Problem to solve:
Transcribe every one of the lines below verbatim, leaving the pictures out of your answer.

Entries provided:
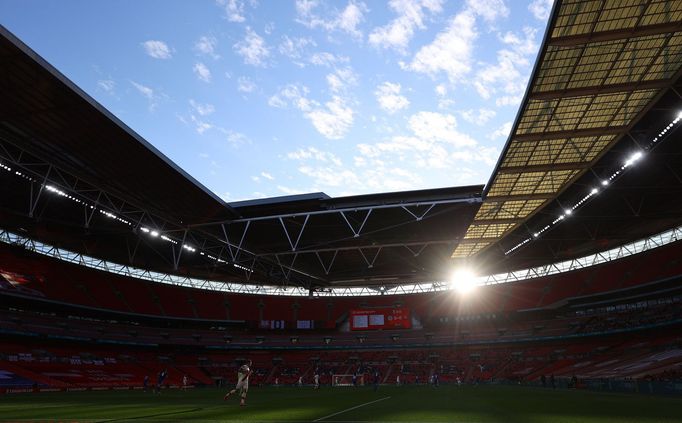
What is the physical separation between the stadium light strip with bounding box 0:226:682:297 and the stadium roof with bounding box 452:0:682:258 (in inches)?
1122

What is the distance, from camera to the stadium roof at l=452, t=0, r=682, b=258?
1777 cm

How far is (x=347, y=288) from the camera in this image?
74000 millimetres

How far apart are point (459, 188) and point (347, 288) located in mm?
43949

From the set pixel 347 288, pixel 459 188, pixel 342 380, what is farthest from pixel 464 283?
pixel 459 188

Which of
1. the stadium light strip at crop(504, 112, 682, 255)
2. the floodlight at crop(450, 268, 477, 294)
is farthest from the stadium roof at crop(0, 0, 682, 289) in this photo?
the floodlight at crop(450, 268, 477, 294)

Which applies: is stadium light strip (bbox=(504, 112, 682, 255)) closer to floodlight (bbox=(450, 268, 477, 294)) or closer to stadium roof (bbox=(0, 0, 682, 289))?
stadium roof (bbox=(0, 0, 682, 289))

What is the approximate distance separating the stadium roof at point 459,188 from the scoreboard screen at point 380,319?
11.8 meters

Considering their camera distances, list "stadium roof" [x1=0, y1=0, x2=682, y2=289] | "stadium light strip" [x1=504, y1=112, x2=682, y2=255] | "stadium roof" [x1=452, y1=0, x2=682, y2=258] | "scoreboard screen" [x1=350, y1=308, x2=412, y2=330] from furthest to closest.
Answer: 1. "scoreboard screen" [x1=350, y1=308, x2=412, y2=330]
2. "stadium light strip" [x1=504, y1=112, x2=682, y2=255]
3. "stadium roof" [x1=0, y1=0, x2=682, y2=289]
4. "stadium roof" [x1=452, y1=0, x2=682, y2=258]

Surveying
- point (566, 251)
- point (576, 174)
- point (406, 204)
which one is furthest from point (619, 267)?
point (406, 204)

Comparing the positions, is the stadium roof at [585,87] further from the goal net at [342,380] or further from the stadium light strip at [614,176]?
the goal net at [342,380]

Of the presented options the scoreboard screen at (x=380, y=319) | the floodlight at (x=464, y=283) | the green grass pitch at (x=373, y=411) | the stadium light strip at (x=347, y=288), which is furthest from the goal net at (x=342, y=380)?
the green grass pitch at (x=373, y=411)

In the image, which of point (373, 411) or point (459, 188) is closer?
point (373, 411)

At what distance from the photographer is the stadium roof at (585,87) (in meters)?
17.8

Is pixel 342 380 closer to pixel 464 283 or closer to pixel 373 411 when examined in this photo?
pixel 464 283
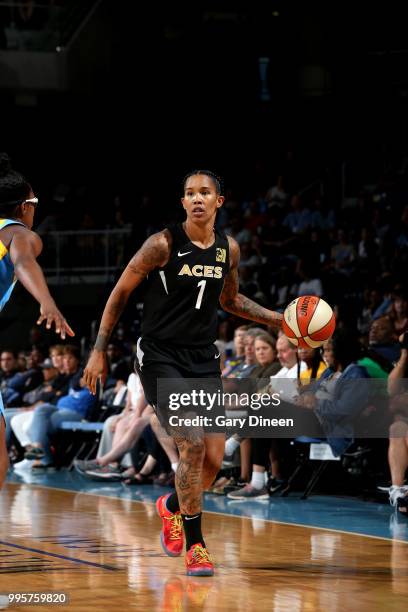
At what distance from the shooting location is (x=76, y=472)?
12.7m

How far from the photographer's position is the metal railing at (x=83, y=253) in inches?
796

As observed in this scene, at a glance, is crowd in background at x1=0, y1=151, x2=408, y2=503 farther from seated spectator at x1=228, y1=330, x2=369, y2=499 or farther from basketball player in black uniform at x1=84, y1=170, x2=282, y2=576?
basketball player in black uniform at x1=84, y1=170, x2=282, y2=576

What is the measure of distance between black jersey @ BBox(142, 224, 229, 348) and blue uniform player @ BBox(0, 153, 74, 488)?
107cm

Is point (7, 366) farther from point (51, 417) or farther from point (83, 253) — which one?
point (83, 253)

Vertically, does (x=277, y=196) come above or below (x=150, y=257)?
above

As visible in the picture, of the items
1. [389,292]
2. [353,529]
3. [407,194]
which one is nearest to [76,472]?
[389,292]

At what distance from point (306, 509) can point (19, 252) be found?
4.81 m

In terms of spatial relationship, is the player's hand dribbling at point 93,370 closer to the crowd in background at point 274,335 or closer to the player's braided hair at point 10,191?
the player's braided hair at point 10,191

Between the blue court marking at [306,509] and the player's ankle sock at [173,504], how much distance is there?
5.72 ft

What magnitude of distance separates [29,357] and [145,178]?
8.61 m

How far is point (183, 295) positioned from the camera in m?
6.30

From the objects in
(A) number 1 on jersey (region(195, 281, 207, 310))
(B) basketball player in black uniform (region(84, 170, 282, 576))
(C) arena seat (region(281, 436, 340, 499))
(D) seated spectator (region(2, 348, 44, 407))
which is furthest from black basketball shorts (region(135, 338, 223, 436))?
(D) seated spectator (region(2, 348, 44, 407))

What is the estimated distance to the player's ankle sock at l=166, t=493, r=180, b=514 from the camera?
21.3 feet

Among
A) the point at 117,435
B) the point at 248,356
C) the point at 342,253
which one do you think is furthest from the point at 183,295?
the point at 342,253
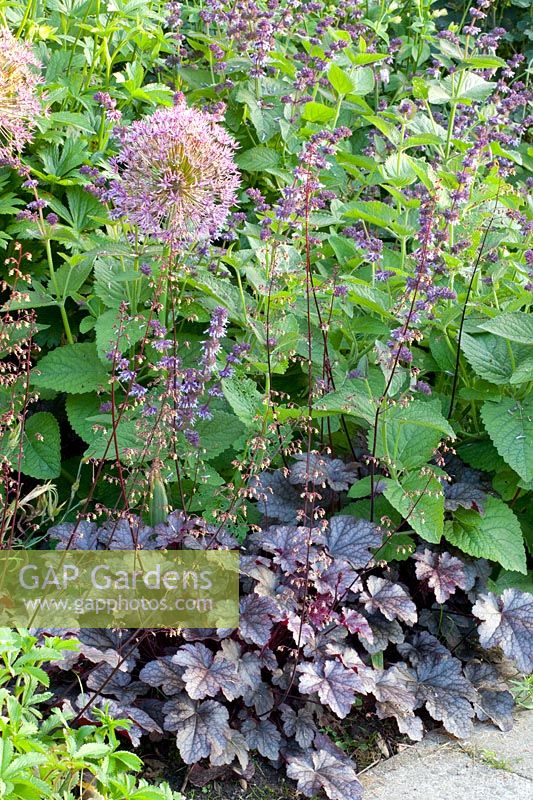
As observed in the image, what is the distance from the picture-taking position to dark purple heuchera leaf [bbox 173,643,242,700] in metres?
2.23

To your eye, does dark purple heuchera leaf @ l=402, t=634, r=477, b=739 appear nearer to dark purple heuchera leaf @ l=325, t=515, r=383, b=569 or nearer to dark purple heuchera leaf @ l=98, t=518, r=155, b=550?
dark purple heuchera leaf @ l=325, t=515, r=383, b=569

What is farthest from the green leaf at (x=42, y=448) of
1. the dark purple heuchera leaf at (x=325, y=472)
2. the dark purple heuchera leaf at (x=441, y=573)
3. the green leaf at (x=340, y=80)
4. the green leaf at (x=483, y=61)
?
the green leaf at (x=483, y=61)

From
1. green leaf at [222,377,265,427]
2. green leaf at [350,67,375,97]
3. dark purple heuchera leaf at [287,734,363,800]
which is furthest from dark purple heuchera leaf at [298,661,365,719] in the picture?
green leaf at [350,67,375,97]

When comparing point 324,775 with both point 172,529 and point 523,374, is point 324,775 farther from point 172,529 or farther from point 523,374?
point 523,374

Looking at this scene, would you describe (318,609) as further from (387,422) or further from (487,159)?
(487,159)

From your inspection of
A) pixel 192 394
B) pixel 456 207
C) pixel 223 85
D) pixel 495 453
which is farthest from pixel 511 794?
pixel 223 85

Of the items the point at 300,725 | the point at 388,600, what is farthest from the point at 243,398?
the point at 300,725

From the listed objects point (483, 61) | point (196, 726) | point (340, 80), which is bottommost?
point (196, 726)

Response:
What is the physical separation between the stadium light strip with bounding box 0:226:682:297 and the stadium roof with bounding box 452:0:682:258 (in inches)?
1122

What is the distance, from camera to the stadium roof at l=452, t=0, r=682, b=258?
1777 cm

How far is (x=347, y=288) from the camera in this image?
74000 millimetres

How far apart are point (459, 188) and point (347, 288) located in mm?
43949

From the set pixel 347 288, pixel 459 188, pixel 342 380, what is farthest from pixel 464 283?
pixel 459 188

Which of
1. the stadium light strip at crop(504, 112, 682, 255)
2. the floodlight at crop(450, 268, 477, 294)
is farthest from the stadium roof at crop(0, 0, 682, 289) in this photo?
the floodlight at crop(450, 268, 477, 294)

Which applies: is stadium light strip (bbox=(504, 112, 682, 255)) closer to floodlight (bbox=(450, 268, 477, 294)) or closer to stadium roof (bbox=(0, 0, 682, 289))?
stadium roof (bbox=(0, 0, 682, 289))

What is the approximate distance separating the stadium roof at point 459,188 from the scoreboard screen at point 380,319?
11.8 meters

Considering their camera distances, list "stadium roof" [x1=0, y1=0, x2=682, y2=289] | "stadium light strip" [x1=504, y1=112, x2=682, y2=255] | "stadium roof" [x1=452, y1=0, x2=682, y2=258] | "scoreboard screen" [x1=350, y1=308, x2=412, y2=330] from furthest to closest.
Answer: 1. "scoreboard screen" [x1=350, y1=308, x2=412, y2=330]
2. "stadium light strip" [x1=504, y1=112, x2=682, y2=255]
3. "stadium roof" [x1=0, y1=0, x2=682, y2=289]
4. "stadium roof" [x1=452, y1=0, x2=682, y2=258]

Surveying
- point (566, 251)
- point (576, 174)
- point (406, 204)
which one is furthest from point (619, 267)?
point (406, 204)

Comparing the positions, is the stadium roof at [585,87] further from the goal net at [342,380] or further from the stadium light strip at [614,176]?
the goal net at [342,380]

Of the presented options the scoreboard screen at (x=380, y=319) | the floodlight at (x=464, y=283) | the green grass pitch at (x=373, y=411) | the stadium light strip at (x=347, y=288), which is furthest from the goal net at (x=342, y=380)?
the green grass pitch at (x=373, y=411)

In the image, which of point (373, 411) or point (459, 188) is closer?
point (373, 411)

At what distance from the photographer is the stadium roof at (585,87) (in meters)?
17.8

Is pixel 342 380 closer to pixel 464 283 or closer to pixel 373 411 when examined in this photo?
pixel 464 283
At what distance from the shooting location is (x=76, y=472)?
12.7m

How far from the photographer's position is the metal railing at (x=83, y=253) in inches?
796

As observed in this scene, at a glance, is crowd in background at x1=0, y1=151, x2=408, y2=503 farther from seated spectator at x1=228, y1=330, x2=369, y2=499 or farther from basketball player in black uniform at x1=84, y1=170, x2=282, y2=576?
basketball player in black uniform at x1=84, y1=170, x2=282, y2=576

What is the measure of distance between black jersey @ BBox(142, 224, 229, 348) and blue uniform player @ BBox(0, 153, 74, 488)?
107cm

Is point (7, 366) farther from point (51, 417) or farther from point (83, 253) — which one?
point (83, 253)

Vertically, does (x=277, y=196) come above or below (x=150, y=257)?
above

As visible in the picture, of the items
1. [389,292]
2. [353,529]
3. [407,194]
which one is nearest to [76,472]?
[389,292]

At what distance from point (306, 509) can point (19, 252) be found?
4.81 m

In terms of spatial relationship, is the player's hand dribbling at point 93,370 closer to the crowd in background at point 274,335 or closer to the player's braided hair at point 10,191?
the player's braided hair at point 10,191

Between the blue court marking at [306,509] and the player's ankle sock at [173,504], how much distance is there?
5.72 ft

What magnitude of distance separates [29,357] and [145,178]?
8.61 m

How far is point (183, 295) positioned from the camera in m?
6.30

From the objects in
(A) number 1 on jersey (region(195, 281, 207, 310))
(B) basketball player in black uniform (region(84, 170, 282, 576))
(C) arena seat (region(281, 436, 340, 499))
(D) seated spectator (region(2, 348, 44, 407))
which is furthest from black basketball shorts (region(135, 338, 223, 436))?
(D) seated spectator (region(2, 348, 44, 407))

What is the estimated distance to the player's ankle sock at l=166, t=493, r=180, b=514 from the camera?
21.3 feet

Among
A) the point at 117,435
B) the point at 248,356
C) the point at 342,253
which one do you think is furthest from the point at 183,295?
the point at 342,253
As observed in the image, what is the distance from the picture-taking position to dark purple heuchera leaf [bbox 173,643,242,700] in metres?
2.23

To your eye, does dark purple heuchera leaf @ l=402, t=634, r=477, b=739 appear nearer to dark purple heuchera leaf @ l=325, t=515, r=383, b=569 or nearer to dark purple heuchera leaf @ l=98, t=518, r=155, b=550?
dark purple heuchera leaf @ l=325, t=515, r=383, b=569

What is farthest from the green leaf at (x=42, y=448) of
1. the dark purple heuchera leaf at (x=325, y=472)
2. the dark purple heuchera leaf at (x=441, y=573)
3. the green leaf at (x=340, y=80)
4. the green leaf at (x=483, y=61)
?
the green leaf at (x=483, y=61)

From
1. green leaf at [222,377,265,427]
2. green leaf at [350,67,375,97]
3. dark purple heuchera leaf at [287,734,363,800]
which is furthest from dark purple heuchera leaf at [298,661,365,719] in the picture?
green leaf at [350,67,375,97]

When comparing point 324,775 with both point 172,529 and point 523,374, is point 324,775 farther from point 172,529 or farther from point 523,374?
point 523,374

Looking at this scene, would you describe (318,609) as further from (387,422) or further from (487,159)?
(487,159)

From your inspection of
A) pixel 192 394
B) pixel 456 207
C) pixel 223 85
D) pixel 495 453
which is farthest from pixel 511 794?
pixel 223 85

Of the items the point at 300,725 | the point at 388,600, what is farthest from the point at 243,398?
the point at 300,725

From the listed objects point (483, 61) | point (196, 726) | point (340, 80), which is bottommost?
point (196, 726)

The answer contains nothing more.